Setting a new column with the sum of two existing columns does not work correctly for large dataframes: X['C']=X['A']+X['B'] may or may not work correctly for some runs and frame of size > 10000 X['A'] and X['B'] may contain any float number. This issue is absent in pandas 0.16.2. I am running 64 bit python on Windows 10. See attached notebook for details:
To reproduce:
+++++++++++++++++++++++++++++++++++++
import pandas as pd DataFrameSize=10001 ## will work with 10000 or less XR = pd.DataFrame({'A' : pd.Series(1,index=list(range(DataFrameSize)),dtype='float32'), 'B' : pd.Series(2,index=list(range(DataFrameSize)),dtype='float32')})
def CleanDebug(X):
X.loc[:,'C']=X.loc[:,'A']+X.loc[:,'B']
#X['C']=X['A']+X['B']
return X
for i in xrange(1000):
print 'iteration ',i
ry = CleanDebug(XR)
assert abs(ry.C.sum()-30003)<1
Comment From: jorisvandenbossche
Can you show the output of pd.show_versions()
?
Maybe also put the notebook in a gist on github, then it is easier to see the content
Comment From: jreback
this is almost certainly the same as https://github.com/pydata/pandas/issues/12023
you prob have and older numexpr, upgrade to 2.4.6 (latest) and reconfirm.
Comment From: kirickt
yes, it was older num_expr 2.4.4. After upgrade to 2.4.6 bug went away.Thanks a lot!
Comment From: kirickt
Should I delete the post?
Comment From: jreback
nope it's good

INSTRUCTIONS =
• a. From the pandas thread, reproduce word for word the part that opens with the words containing "Maybe also put" and closes with "away.Thanks a lot!".
• b. According to the pandas thread, which numexpr version was installed before the upgrade that made the bug go away?

EXTRACTED RECORDS =
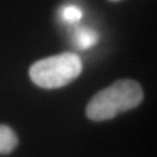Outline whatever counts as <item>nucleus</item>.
Returning <instances> with one entry per match:
<instances>
[{"label":"nucleus","instance_id":"1","mask_svg":"<svg viewBox=\"0 0 157 157\" xmlns=\"http://www.w3.org/2000/svg\"><path fill=\"white\" fill-rule=\"evenodd\" d=\"M142 99L143 91L137 82L118 80L93 95L86 106V115L93 121L109 120L137 107Z\"/></svg>","mask_w":157,"mask_h":157},{"label":"nucleus","instance_id":"6","mask_svg":"<svg viewBox=\"0 0 157 157\" xmlns=\"http://www.w3.org/2000/svg\"><path fill=\"white\" fill-rule=\"evenodd\" d=\"M111 1H120V0H111Z\"/></svg>","mask_w":157,"mask_h":157},{"label":"nucleus","instance_id":"5","mask_svg":"<svg viewBox=\"0 0 157 157\" xmlns=\"http://www.w3.org/2000/svg\"><path fill=\"white\" fill-rule=\"evenodd\" d=\"M83 17L82 10L75 5H69L63 7L61 11V17L67 23H76Z\"/></svg>","mask_w":157,"mask_h":157},{"label":"nucleus","instance_id":"2","mask_svg":"<svg viewBox=\"0 0 157 157\" xmlns=\"http://www.w3.org/2000/svg\"><path fill=\"white\" fill-rule=\"evenodd\" d=\"M82 69L78 55L63 52L35 62L29 69V77L42 89H58L77 78Z\"/></svg>","mask_w":157,"mask_h":157},{"label":"nucleus","instance_id":"4","mask_svg":"<svg viewBox=\"0 0 157 157\" xmlns=\"http://www.w3.org/2000/svg\"><path fill=\"white\" fill-rule=\"evenodd\" d=\"M17 136L8 126L0 124V155L11 154L17 146Z\"/></svg>","mask_w":157,"mask_h":157},{"label":"nucleus","instance_id":"3","mask_svg":"<svg viewBox=\"0 0 157 157\" xmlns=\"http://www.w3.org/2000/svg\"><path fill=\"white\" fill-rule=\"evenodd\" d=\"M73 41L78 49L86 50L98 42V34L93 29L87 28V27H80L76 30Z\"/></svg>","mask_w":157,"mask_h":157}]
</instances>
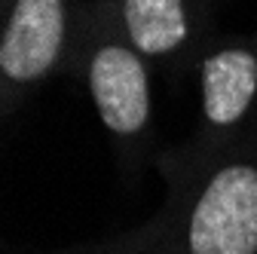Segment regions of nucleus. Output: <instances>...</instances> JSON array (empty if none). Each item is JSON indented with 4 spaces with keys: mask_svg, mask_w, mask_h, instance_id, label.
<instances>
[{
    "mask_svg": "<svg viewBox=\"0 0 257 254\" xmlns=\"http://www.w3.org/2000/svg\"><path fill=\"white\" fill-rule=\"evenodd\" d=\"M190 254H257V169L227 166L190 217Z\"/></svg>",
    "mask_w": 257,
    "mask_h": 254,
    "instance_id": "obj_1",
    "label": "nucleus"
},
{
    "mask_svg": "<svg viewBox=\"0 0 257 254\" xmlns=\"http://www.w3.org/2000/svg\"><path fill=\"white\" fill-rule=\"evenodd\" d=\"M64 7L61 0H19L0 40V71L16 83L43 77L61 52Z\"/></svg>",
    "mask_w": 257,
    "mask_h": 254,
    "instance_id": "obj_2",
    "label": "nucleus"
},
{
    "mask_svg": "<svg viewBox=\"0 0 257 254\" xmlns=\"http://www.w3.org/2000/svg\"><path fill=\"white\" fill-rule=\"evenodd\" d=\"M89 89L110 132L135 135L150 113V92L141 58L125 46H101L89 65Z\"/></svg>",
    "mask_w": 257,
    "mask_h": 254,
    "instance_id": "obj_3",
    "label": "nucleus"
},
{
    "mask_svg": "<svg viewBox=\"0 0 257 254\" xmlns=\"http://www.w3.org/2000/svg\"><path fill=\"white\" fill-rule=\"evenodd\" d=\"M257 92V58L248 49H223L202 65V104L214 125H233Z\"/></svg>",
    "mask_w": 257,
    "mask_h": 254,
    "instance_id": "obj_4",
    "label": "nucleus"
},
{
    "mask_svg": "<svg viewBox=\"0 0 257 254\" xmlns=\"http://www.w3.org/2000/svg\"><path fill=\"white\" fill-rule=\"evenodd\" d=\"M125 31L144 55H166L187 40L184 0H125Z\"/></svg>",
    "mask_w": 257,
    "mask_h": 254,
    "instance_id": "obj_5",
    "label": "nucleus"
}]
</instances>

RESPONSES =
• a.
Maybe also put the notebook in a gist on github, then it is easier to see the content
Comment From: jreback
this is almost certainly the same as https://github.com/pydata/pandas/issues/12023
you prob have and older numexpr, upgrade to 2.4.6 (latest) and reconfirm.
Comment From: kirickt
yes, it was older num_expr 2.4.4. After upgrade to 2.4.6 bug went away.Thanks a lot!

• b. Version 2.4.4.